Both Martichenko and Griggs have faced their fair share of challenges as their businesses have grown and evolved. They say their experiences weren’t unique and there comes a time in every entrepreneur’s journey when they’ll have to face, and face up to, a setback. Often, especially in a business’s early, growing-pain years, circumstances happen that you can’t anticipate. How you react to a challenge can alter your business plan or make it better as you find your market niche, they say.
But first, you have to accept and move past failure.
“One thing I’ve learned, especially with this current economy, is not everything is the end of the world. It’s like the old saying ‘when you get knocked down, you have to dust yourself off.’ Get up and say to yourself Okay, that was terrible. What did we learn from this? How can we be stronger, and what parts can we control the next time?” Martichenko says.
Early in his business Martichenko lost a large client when it was bought by another company. The result could have been devastating, but he stayed in touch with the network he had built at the original company before it was bought. The result turned out to be a blessing in disguise.
“We essentially had one customer. We lost that customer because they were acquired by another business and I thought that was the end of our company. Two months later, when this company acquired my customer, a bunch of people left because they weren’t fitting into the new corporate structure. They went to other places and we got no less than three new customers,” remarks Martichenko.
One of Griggs’ more recent setbacks opened up a whole new dimension to Union Springs, which has a lot of public sector clients like fire, police and other emergency service personnel. The recent economic downtown has hurt government budgets, which in turn affected Union Springs’ bottom line.
“The most recent one is the whole economic downtown. We introduced two new products in the market and we were skimming along doing quite well. Then we all got hit by economic downtown. (Our customers) really got hit because they are on fixed budgets. It certainly got a lot thinner, so we had to respond to that.”
That’s when the company changed course with the help of an experienced consultant.

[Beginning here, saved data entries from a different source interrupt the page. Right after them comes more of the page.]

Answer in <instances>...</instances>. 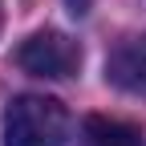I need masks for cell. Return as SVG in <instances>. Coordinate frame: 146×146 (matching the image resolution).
<instances>
[{"label": "cell", "mask_w": 146, "mask_h": 146, "mask_svg": "<svg viewBox=\"0 0 146 146\" xmlns=\"http://www.w3.org/2000/svg\"><path fill=\"white\" fill-rule=\"evenodd\" d=\"M69 110L57 98L21 94L4 110V146H65Z\"/></svg>", "instance_id": "1"}, {"label": "cell", "mask_w": 146, "mask_h": 146, "mask_svg": "<svg viewBox=\"0 0 146 146\" xmlns=\"http://www.w3.org/2000/svg\"><path fill=\"white\" fill-rule=\"evenodd\" d=\"M106 81L146 98V36H130L106 57Z\"/></svg>", "instance_id": "3"}, {"label": "cell", "mask_w": 146, "mask_h": 146, "mask_svg": "<svg viewBox=\"0 0 146 146\" xmlns=\"http://www.w3.org/2000/svg\"><path fill=\"white\" fill-rule=\"evenodd\" d=\"M0 25H4V8H0Z\"/></svg>", "instance_id": "6"}, {"label": "cell", "mask_w": 146, "mask_h": 146, "mask_svg": "<svg viewBox=\"0 0 146 146\" xmlns=\"http://www.w3.org/2000/svg\"><path fill=\"white\" fill-rule=\"evenodd\" d=\"M16 65L33 77H53V81H65L81 69V45L73 36L57 33V29H41L21 41L16 49Z\"/></svg>", "instance_id": "2"}, {"label": "cell", "mask_w": 146, "mask_h": 146, "mask_svg": "<svg viewBox=\"0 0 146 146\" xmlns=\"http://www.w3.org/2000/svg\"><path fill=\"white\" fill-rule=\"evenodd\" d=\"M81 146H146L142 130L130 122H118V118H85L81 122Z\"/></svg>", "instance_id": "4"}, {"label": "cell", "mask_w": 146, "mask_h": 146, "mask_svg": "<svg viewBox=\"0 0 146 146\" xmlns=\"http://www.w3.org/2000/svg\"><path fill=\"white\" fill-rule=\"evenodd\" d=\"M65 8H69L73 16H85L89 8H94V0H65Z\"/></svg>", "instance_id": "5"}]
</instances>
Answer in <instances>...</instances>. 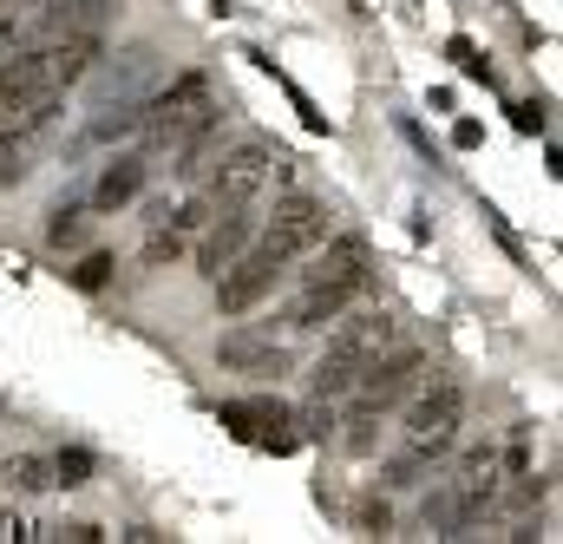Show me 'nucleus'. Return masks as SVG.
Returning a JSON list of instances; mask_svg holds the SVG:
<instances>
[{"mask_svg":"<svg viewBox=\"0 0 563 544\" xmlns=\"http://www.w3.org/2000/svg\"><path fill=\"white\" fill-rule=\"evenodd\" d=\"M334 322H341V328H334L328 355L314 361V394H321V401H334V394H354L361 368L400 341V322H394L387 308H361V315H347V308H341Z\"/></svg>","mask_w":563,"mask_h":544,"instance_id":"f257e3e1","label":"nucleus"},{"mask_svg":"<svg viewBox=\"0 0 563 544\" xmlns=\"http://www.w3.org/2000/svg\"><path fill=\"white\" fill-rule=\"evenodd\" d=\"M459 420H465V388L445 374V381H432L420 401H413V413H407V453L413 459H445L452 453V439H459Z\"/></svg>","mask_w":563,"mask_h":544,"instance_id":"f03ea898","label":"nucleus"},{"mask_svg":"<svg viewBox=\"0 0 563 544\" xmlns=\"http://www.w3.org/2000/svg\"><path fill=\"white\" fill-rule=\"evenodd\" d=\"M321 237H328V204H321V197H308V191H288V197L276 204V217L263 224V237H256V243H263V250H276L282 263H295V257H308Z\"/></svg>","mask_w":563,"mask_h":544,"instance_id":"7ed1b4c3","label":"nucleus"},{"mask_svg":"<svg viewBox=\"0 0 563 544\" xmlns=\"http://www.w3.org/2000/svg\"><path fill=\"white\" fill-rule=\"evenodd\" d=\"M420 368H426L420 348H387V355H374V361L361 368V381H354V407L361 413H394L413 394Z\"/></svg>","mask_w":563,"mask_h":544,"instance_id":"20e7f679","label":"nucleus"},{"mask_svg":"<svg viewBox=\"0 0 563 544\" xmlns=\"http://www.w3.org/2000/svg\"><path fill=\"white\" fill-rule=\"evenodd\" d=\"M269 164H276V144H263V138H250V144H236V151H223V164L210 171V204L217 210H230V204H256L263 197V184H269Z\"/></svg>","mask_w":563,"mask_h":544,"instance_id":"39448f33","label":"nucleus"},{"mask_svg":"<svg viewBox=\"0 0 563 544\" xmlns=\"http://www.w3.org/2000/svg\"><path fill=\"white\" fill-rule=\"evenodd\" d=\"M282 270H288V263H282L276 250L250 243V250H243L230 270L210 282V289H217V315H250V308H256V302H263V295L282 282Z\"/></svg>","mask_w":563,"mask_h":544,"instance_id":"423d86ee","label":"nucleus"},{"mask_svg":"<svg viewBox=\"0 0 563 544\" xmlns=\"http://www.w3.org/2000/svg\"><path fill=\"white\" fill-rule=\"evenodd\" d=\"M203 112H210V73H184L170 93H157L151 106H139V126L151 132V144H170V138L190 132Z\"/></svg>","mask_w":563,"mask_h":544,"instance_id":"0eeeda50","label":"nucleus"},{"mask_svg":"<svg viewBox=\"0 0 563 544\" xmlns=\"http://www.w3.org/2000/svg\"><path fill=\"white\" fill-rule=\"evenodd\" d=\"M250 243H256V217H250V204H230L223 217H210V224H203V243H197V275H203V282H217V275L230 270Z\"/></svg>","mask_w":563,"mask_h":544,"instance_id":"6e6552de","label":"nucleus"},{"mask_svg":"<svg viewBox=\"0 0 563 544\" xmlns=\"http://www.w3.org/2000/svg\"><path fill=\"white\" fill-rule=\"evenodd\" d=\"M217 420H223L236 439H256V426H269V433H263L269 453H295V446H301V433H288V426H295L288 401H269V394H263V401H223Z\"/></svg>","mask_w":563,"mask_h":544,"instance_id":"1a4fd4ad","label":"nucleus"},{"mask_svg":"<svg viewBox=\"0 0 563 544\" xmlns=\"http://www.w3.org/2000/svg\"><path fill=\"white\" fill-rule=\"evenodd\" d=\"M40 99H59L53 86V59L46 46H26L13 59H0V112H20V106H40Z\"/></svg>","mask_w":563,"mask_h":544,"instance_id":"9d476101","label":"nucleus"},{"mask_svg":"<svg viewBox=\"0 0 563 544\" xmlns=\"http://www.w3.org/2000/svg\"><path fill=\"white\" fill-rule=\"evenodd\" d=\"M308 282H347V289L367 295V282H374V250H367V237H341V243H328V257L308 270Z\"/></svg>","mask_w":563,"mask_h":544,"instance_id":"9b49d317","label":"nucleus"},{"mask_svg":"<svg viewBox=\"0 0 563 544\" xmlns=\"http://www.w3.org/2000/svg\"><path fill=\"white\" fill-rule=\"evenodd\" d=\"M361 289H347V282H308L301 295H295V308H288V328L295 335H308V328H328L347 302H354Z\"/></svg>","mask_w":563,"mask_h":544,"instance_id":"f8f14e48","label":"nucleus"},{"mask_svg":"<svg viewBox=\"0 0 563 544\" xmlns=\"http://www.w3.org/2000/svg\"><path fill=\"white\" fill-rule=\"evenodd\" d=\"M99 53H106V40L86 26V33H66L59 46H46V59H53V86L66 93V86H79L92 66H99Z\"/></svg>","mask_w":563,"mask_h":544,"instance_id":"ddd939ff","label":"nucleus"},{"mask_svg":"<svg viewBox=\"0 0 563 544\" xmlns=\"http://www.w3.org/2000/svg\"><path fill=\"white\" fill-rule=\"evenodd\" d=\"M217 361L223 368H250V374H282V348L263 335H223L217 341Z\"/></svg>","mask_w":563,"mask_h":544,"instance_id":"4468645a","label":"nucleus"},{"mask_svg":"<svg viewBox=\"0 0 563 544\" xmlns=\"http://www.w3.org/2000/svg\"><path fill=\"white\" fill-rule=\"evenodd\" d=\"M139 191H144V157H112V164L99 171V191H92V204H99V210H125Z\"/></svg>","mask_w":563,"mask_h":544,"instance_id":"2eb2a0df","label":"nucleus"},{"mask_svg":"<svg viewBox=\"0 0 563 544\" xmlns=\"http://www.w3.org/2000/svg\"><path fill=\"white\" fill-rule=\"evenodd\" d=\"M112 270H119V257H112V250H92V257H79V263L66 270V282H73L79 295H99V289L112 282Z\"/></svg>","mask_w":563,"mask_h":544,"instance_id":"dca6fc26","label":"nucleus"},{"mask_svg":"<svg viewBox=\"0 0 563 544\" xmlns=\"http://www.w3.org/2000/svg\"><path fill=\"white\" fill-rule=\"evenodd\" d=\"M7 486L13 492H46L53 486V466L40 453H20V459H7Z\"/></svg>","mask_w":563,"mask_h":544,"instance_id":"f3484780","label":"nucleus"},{"mask_svg":"<svg viewBox=\"0 0 563 544\" xmlns=\"http://www.w3.org/2000/svg\"><path fill=\"white\" fill-rule=\"evenodd\" d=\"M106 13H112V0H66V7H59V13H46V20H53L59 33H86V26H99Z\"/></svg>","mask_w":563,"mask_h":544,"instance_id":"a211bd4d","label":"nucleus"},{"mask_svg":"<svg viewBox=\"0 0 563 544\" xmlns=\"http://www.w3.org/2000/svg\"><path fill=\"white\" fill-rule=\"evenodd\" d=\"M53 486H66V492H73V486H92V453H86V446L59 453V459H53Z\"/></svg>","mask_w":563,"mask_h":544,"instance_id":"6ab92c4d","label":"nucleus"},{"mask_svg":"<svg viewBox=\"0 0 563 544\" xmlns=\"http://www.w3.org/2000/svg\"><path fill=\"white\" fill-rule=\"evenodd\" d=\"M79 237H86V217H79L73 204H59V210H53V224H46V243H53V250H73Z\"/></svg>","mask_w":563,"mask_h":544,"instance_id":"aec40b11","label":"nucleus"},{"mask_svg":"<svg viewBox=\"0 0 563 544\" xmlns=\"http://www.w3.org/2000/svg\"><path fill=\"white\" fill-rule=\"evenodd\" d=\"M184 257V230H151V243H144V270H164V263H177Z\"/></svg>","mask_w":563,"mask_h":544,"instance_id":"412c9836","label":"nucleus"},{"mask_svg":"<svg viewBox=\"0 0 563 544\" xmlns=\"http://www.w3.org/2000/svg\"><path fill=\"white\" fill-rule=\"evenodd\" d=\"M445 59H459V73H472V79H485V86H492V66L478 59V46H472L465 33H459V40H445Z\"/></svg>","mask_w":563,"mask_h":544,"instance_id":"4be33fe9","label":"nucleus"},{"mask_svg":"<svg viewBox=\"0 0 563 544\" xmlns=\"http://www.w3.org/2000/svg\"><path fill=\"white\" fill-rule=\"evenodd\" d=\"M354 525H361V538H394V512H387L380 499H367V505L354 512Z\"/></svg>","mask_w":563,"mask_h":544,"instance_id":"5701e85b","label":"nucleus"},{"mask_svg":"<svg viewBox=\"0 0 563 544\" xmlns=\"http://www.w3.org/2000/svg\"><path fill=\"white\" fill-rule=\"evenodd\" d=\"M210 210H217L210 197H190V204H184V210L170 217V230H203V224H210Z\"/></svg>","mask_w":563,"mask_h":544,"instance_id":"b1692460","label":"nucleus"},{"mask_svg":"<svg viewBox=\"0 0 563 544\" xmlns=\"http://www.w3.org/2000/svg\"><path fill=\"white\" fill-rule=\"evenodd\" d=\"M518 112V132H544L551 119H544V99H525V106H511Z\"/></svg>","mask_w":563,"mask_h":544,"instance_id":"393cba45","label":"nucleus"},{"mask_svg":"<svg viewBox=\"0 0 563 544\" xmlns=\"http://www.w3.org/2000/svg\"><path fill=\"white\" fill-rule=\"evenodd\" d=\"M20 538H40V532H33L20 512H0V544H20Z\"/></svg>","mask_w":563,"mask_h":544,"instance_id":"a878e982","label":"nucleus"},{"mask_svg":"<svg viewBox=\"0 0 563 544\" xmlns=\"http://www.w3.org/2000/svg\"><path fill=\"white\" fill-rule=\"evenodd\" d=\"M53 538H73V544H99L106 525H53Z\"/></svg>","mask_w":563,"mask_h":544,"instance_id":"bb28decb","label":"nucleus"},{"mask_svg":"<svg viewBox=\"0 0 563 544\" xmlns=\"http://www.w3.org/2000/svg\"><path fill=\"white\" fill-rule=\"evenodd\" d=\"M452 144H459V151H472V144H485V126H478V119H459V132H452Z\"/></svg>","mask_w":563,"mask_h":544,"instance_id":"cd10ccee","label":"nucleus"},{"mask_svg":"<svg viewBox=\"0 0 563 544\" xmlns=\"http://www.w3.org/2000/svg\"><path fill=\"white\" fill-rule=\"evenodd\" d=\"M20 177H26V164H13V151H7L0 157V184H20Z\"/></svg>","mask_w":563,"mask_h":544,"instance_id":"c85d7f7f","label":"nucleus"},{"mask_svg":"<svg viewBox=\"0 0 563 544\" xmlns=\"http://www.w3.org/2000/svg\"><path fill=\"white\" fill-rule=\"evenodd\" d=\"M0 7H13V0H0Z\"/></svg>","mask_w":563,"mask_h":544,"instance_id":"c756f323","label":"nucleus"}]
</instances>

“What we got really good at, that we had no expertise in before, was grant writing and alternative funding. We enlisted a grant expert and discovered a whole series of grants. It really ended up being positive for both us and the municipalities. We would help them discover sources of capital that they didn’t know existed,” he says. “So there is a case where we took lemons and made lemonade.”
The key to this success was being proactive in the face of adversity, he adds.
“We’re the ones who had to adjust, municipalities don’t adjust well. It’s really our job as a company to find those resources. This was not originally a part of our business plan,” Griggs says.
LeanCor takes learning from mistakes so seriously, that’s it’s engrained in the business culture.
“LeanCor is a supply chain organization that focuses on lean principles. By nature we are process-oriented. We actually have a process. When we have a setback and something happens that was unplanned, we get the right people together and we have what we call a reflection session where we quite methodically go through and do an autopsy on the situation. We ask, what were the assumptions made when we went into this? What did we think was going to happen? What actually happened and where did our assumptions go wrong, and what can we learn from this so next time we don’t go into it with the same pair of glasses on.”
It’s that kind of attention to detail and reflective thinking that can turn a failure on its head and turn a company around.